--- Requirement ---
Each entry must be reproduced precisely as it stands.

--- Data records ---
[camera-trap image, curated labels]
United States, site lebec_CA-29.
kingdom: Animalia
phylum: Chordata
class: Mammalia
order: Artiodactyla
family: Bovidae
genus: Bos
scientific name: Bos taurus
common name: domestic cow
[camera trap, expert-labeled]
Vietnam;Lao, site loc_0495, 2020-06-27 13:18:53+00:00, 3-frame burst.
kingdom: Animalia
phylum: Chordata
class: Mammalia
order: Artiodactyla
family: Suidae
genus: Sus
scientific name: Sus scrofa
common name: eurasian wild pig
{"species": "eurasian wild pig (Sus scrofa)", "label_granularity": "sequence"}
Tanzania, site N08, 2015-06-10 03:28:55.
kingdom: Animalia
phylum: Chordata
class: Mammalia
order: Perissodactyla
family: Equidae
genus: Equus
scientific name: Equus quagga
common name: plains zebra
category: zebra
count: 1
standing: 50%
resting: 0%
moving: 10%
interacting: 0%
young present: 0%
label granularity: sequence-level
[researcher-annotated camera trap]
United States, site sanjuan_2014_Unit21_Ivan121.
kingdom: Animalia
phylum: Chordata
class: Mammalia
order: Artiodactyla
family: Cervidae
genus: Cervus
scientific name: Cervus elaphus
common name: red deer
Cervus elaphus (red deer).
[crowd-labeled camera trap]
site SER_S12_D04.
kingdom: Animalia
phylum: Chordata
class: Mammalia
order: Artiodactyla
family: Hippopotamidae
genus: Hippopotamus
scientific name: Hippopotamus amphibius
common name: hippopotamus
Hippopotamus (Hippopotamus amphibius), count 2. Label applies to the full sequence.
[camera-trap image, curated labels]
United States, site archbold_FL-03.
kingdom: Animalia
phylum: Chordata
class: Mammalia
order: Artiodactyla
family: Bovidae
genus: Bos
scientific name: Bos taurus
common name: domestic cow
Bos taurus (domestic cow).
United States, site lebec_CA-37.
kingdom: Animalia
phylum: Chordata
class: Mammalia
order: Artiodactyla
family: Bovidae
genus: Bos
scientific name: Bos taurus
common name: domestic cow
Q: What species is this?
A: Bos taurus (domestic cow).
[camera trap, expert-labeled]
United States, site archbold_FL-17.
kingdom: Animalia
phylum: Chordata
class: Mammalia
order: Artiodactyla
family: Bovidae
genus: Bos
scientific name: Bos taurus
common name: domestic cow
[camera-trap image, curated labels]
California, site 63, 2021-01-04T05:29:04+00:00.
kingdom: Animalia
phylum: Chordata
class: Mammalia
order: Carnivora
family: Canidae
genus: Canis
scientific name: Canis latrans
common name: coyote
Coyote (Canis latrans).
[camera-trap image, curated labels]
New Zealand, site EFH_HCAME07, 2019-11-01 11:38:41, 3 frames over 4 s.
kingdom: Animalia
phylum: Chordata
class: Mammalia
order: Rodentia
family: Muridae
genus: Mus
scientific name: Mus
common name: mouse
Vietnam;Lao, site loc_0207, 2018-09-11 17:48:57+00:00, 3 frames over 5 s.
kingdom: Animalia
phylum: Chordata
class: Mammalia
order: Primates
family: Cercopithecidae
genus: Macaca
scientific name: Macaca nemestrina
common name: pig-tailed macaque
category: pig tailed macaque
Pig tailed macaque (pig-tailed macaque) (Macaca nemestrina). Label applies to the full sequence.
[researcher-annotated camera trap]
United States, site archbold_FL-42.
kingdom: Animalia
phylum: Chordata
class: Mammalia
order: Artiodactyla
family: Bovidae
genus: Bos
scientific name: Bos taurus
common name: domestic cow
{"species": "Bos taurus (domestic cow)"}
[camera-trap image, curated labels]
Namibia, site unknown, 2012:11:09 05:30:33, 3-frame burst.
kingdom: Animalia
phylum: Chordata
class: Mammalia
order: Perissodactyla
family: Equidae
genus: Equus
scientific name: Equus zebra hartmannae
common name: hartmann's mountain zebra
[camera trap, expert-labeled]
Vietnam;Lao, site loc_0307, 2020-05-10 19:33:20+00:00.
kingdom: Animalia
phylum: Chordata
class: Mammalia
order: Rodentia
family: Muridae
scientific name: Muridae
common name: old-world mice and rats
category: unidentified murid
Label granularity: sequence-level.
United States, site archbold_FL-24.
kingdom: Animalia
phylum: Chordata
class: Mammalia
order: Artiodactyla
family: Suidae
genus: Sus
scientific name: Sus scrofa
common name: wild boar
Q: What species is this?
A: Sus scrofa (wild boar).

--- Solution to this task ---
[camera-trap image, curated labels]
United States, site lebec_CA-29.
kingdom: Animalia
phylum: Chordata
class: Mammalia
order: Artiodactyla
family: Bovidae
genus: Bos
scientific name: Bos taurus
common name: domestic cow
[camera trap, expert-labeled]
Vietnam;Lao, site loc_0495, 2020-06-27 13:18:53+00:00, 3-frame burst.
kingdom: Animalia
phylum: Chordata
class: Mammalia
order: Artiodactyla
family: Suidae
genus: Sus
scientific name: Sus scrofa
common name: eurasian wild pig
{"species": "eurasian wild pig (Sus scrofa)", "label_granularity": "sequence"}
Tanzania, site N08, 2015-06-10 03:28:55.
kingdom: Animalia
phylum: Chordata
class: Mammalia
order: Perissodactyla
family: Equidae
genus: Equus
scientific name: Equus quagga
common name: plains zebra
category: zebra
count: 1
standing: 50%
resting: 0%
moving: 10%
interacting: 0%
young present: 0%
label granularity: sequence-level
[researcher-annotated camera trap]
United States, site sanjuan_2014_Unit21_Ivan121.
kingdom: Animalia
phylum: Chordata
class: Mammalia
order: Artiodactyla
family: Cervidae
genus: Cervus
scientific name: Cervus elaphus
common name: red deer
Cervus elaphus (red deer).
[crowd-labeled camera trap]
site SER_S12_D04.
kingdom: Animalia
phylum: Chordata
class: Mammalia
order: Artiodactyla
family: Hippopotamidae
genus: Hippopotamus
scientific name: Hippopotamus amphibius
common name: hippopotamus
Hippopotamus (Hippopotamus amphibius), count 2. Label applies to the full sequence.
[camera-trap image, curated labels]
United States, site archbold_FL-03.
kingdom: Animalia
phylum: Chordata
class: Mammalia
order: Artiodactyla
family: Bovidae
genus: Bos
scientific name: Bos taurus
common name: domestic cow
Bos taurus (domestic cow).
United States, site lebec_CA-37.
kingdom: Animalia
phylum: Chordata
class: Mammalia
order: Artiodactyla
family: Bovidae
genus: Bos
scientific name: Bos taurus
common name: domestic cow
Q: What species is this?
A: Bos taurus (domestic cow).
[camera trap, expert-labeled]
United States, site archbold_FL-17.
kingdom: Animalia
phylum: Chordata
class: Mammalia
order: Artiodactyla
family: Bovidae
genus: Bos
scientific name: Bos taurus
common name: domestic cow
[camera-trap image, curated labels]
California, site 63, 2021-01-04T05:29:04+00:00.
kingdom: Animalia
phylum: Chordata
class: Mammalia
order: Carnivora
family: Canidae
genus: Canis
scientific name: Canis latrans
common name: coyote
Coyote (Canis latrans).
[camera-trap image, curated labels]
New Zealand, site EFH_HCAME07, 2019-11-01 11:38:41, 3 frames over 4 s.
kingdom: Animalia
phylum: Chordata
class: Mammalia
order: Rodentia
family: Muridae
genus: Mus
scientific name: Mus
common name: mouse
Vietnam;Lao, site loc_0207, 2018-09-11 17:48:57+00:00, 3 frames over 5 s.
kingdom: Animalia
phylum: Chordata
class: Mammalia
order: Primates
family: Cercopithecidae
genus: Macaca
scientific name: Macaca nemestrina
common name: pig-tailed macaque
category: pig tailed macaque
Pig tailed macaque (pig-tailed macaque) (Macaca nemestrina). Label applies to the full sequence.
[researcher-annotated camera trap]
United States, site archbold_FL-42.
kingdom: Animalia
phylum: Chordata
class: Mammalia
order: Artiodactyla
family: Bovidae
genus: Bos
scientific name: Bos taurus
common name: domestic cow
{"species": "Bos taurus (domestic cow)"}
[camera-trap image, curated labels]
Namibia, site unknown, 2012:11:09 05:30:33, 3-frame burst.
kingdom: Animalia
phylum: Chordata
class: Mammalia
order: Perissodactyla
family: Equidae
genus: Equus
scientific name: Equus zebra hartmannae
common name: hartmann's mountain zebra
[camera trap, expert-labeled]
Vietnam;Lao, site loc_0307, 2020-05-10 19:33:20+00:00.
kingdom: Animalia
phylum: Chordata
class: Mammalia
order: Rodentia
family: Muridae
scientific name: Muridae
common name: old-world mice and rats
category: unidentified murid
Label granularity: sequence-level.
United States, site archbold_FL-24.
kingdom: Animalia
phylum: Chordata
class: Mammalia
order: Artiodactyla
family: Suidae
genus: Sus
scientific name: Sus scrofa
common name: wild boar
Q: What species is this?
A: Sus scrofa (wild boar).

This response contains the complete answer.